だから、辞める操作を隠さず、必要な場所から辿れるようにしています。

  • 有料プラン解約:契約・請求情報から操作できる
  • アカウント削除:プロフィール設定から操作できる
  • 物件削除:物件詳細設定から操作できる

また、削除前には確認を出し、もし削除できない状態であれば、削除できない理由を表示します。
「押してみたけどダメでした」ではなく、「なぜダメかが分かる」ことも信頼設計の一部です。

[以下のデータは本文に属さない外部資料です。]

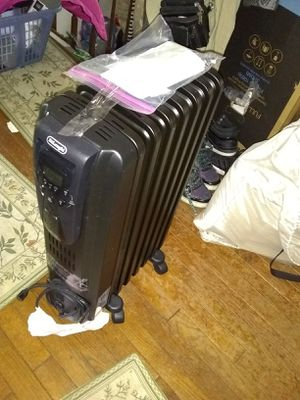 Radiator heater with remote for Sale in Alexandria, VA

さらに、有料課金中の物件削除については、削除フローの中で課金停止も扱うようにしています。
「削除したいのに、課金だけ残る」みたいな不安をできるだけ起こさないためです。


5. データを持ち出せるようにする

辞めやすさの本丸は、手続きよりもデータです。

辞められたとしても、データが持ち出せないなら、実質囲い込みでは?

まんくみでは、データ一括出力で、管理組合単位のZIPを生成できるようにしています。
対象は以下のとおりです。

  • 物件基本情報
  • メンバー
  • 会計
  • 書庫
  • 会議
  • 掲示板

出力形式は用途に応じて、CSV、PDF、テキスト、原本ファイルを出力します。
「人が読む」「次のツールに移す」「証跡として残す」など、出口側の使い方に合わせる意図です。


6. 何が出て、何が出ないかも分かる

データ出力は「出せます」だけだと、まだ不安が残ります。

  • 本当に全部入ってる?
  • 何が対象外?
  • どれくらいの量?容量は?
  • いつまでダウンロードできる?

まんくみでは、内容確認画面で以下を確認できるようにしています。

  • 出力対象
  • 対象外
  • 件数
  • 推定サイズ

生成後のZIPは、7日間ダウンロード可能です。

また、標準出力に含めないものの線引きも明確にします。
たとえば、以下は標準出力には含めない方針です。

  • イベント・日程調整
  • 操作ログ
  • 削除ログ
  • 個人別投票内容

「全部出ないとダメ」ではなく、何が出て、何が出ないのかが分かっていることが、安心に繋がります。
ここも“辞めやすさ”の設計です。


7. 結び:囲い込みではなく、選び続けてもらうために

退会しにくくしたり、データを取り出しにくくしたりして使い続けてもらう。
それは短期的には継続率を上げるかもしれませんが、信頼を削ります。

まんくみが目指したいのは逆です。

  • 安心して始められて
  • 必要なら整理して離れられて
  • それでも「便利だから」選び続けてもらえる

囲い込みではなく、選び続けてもらうための設計。
始めやすさと辞めやすさは、そのための土台です。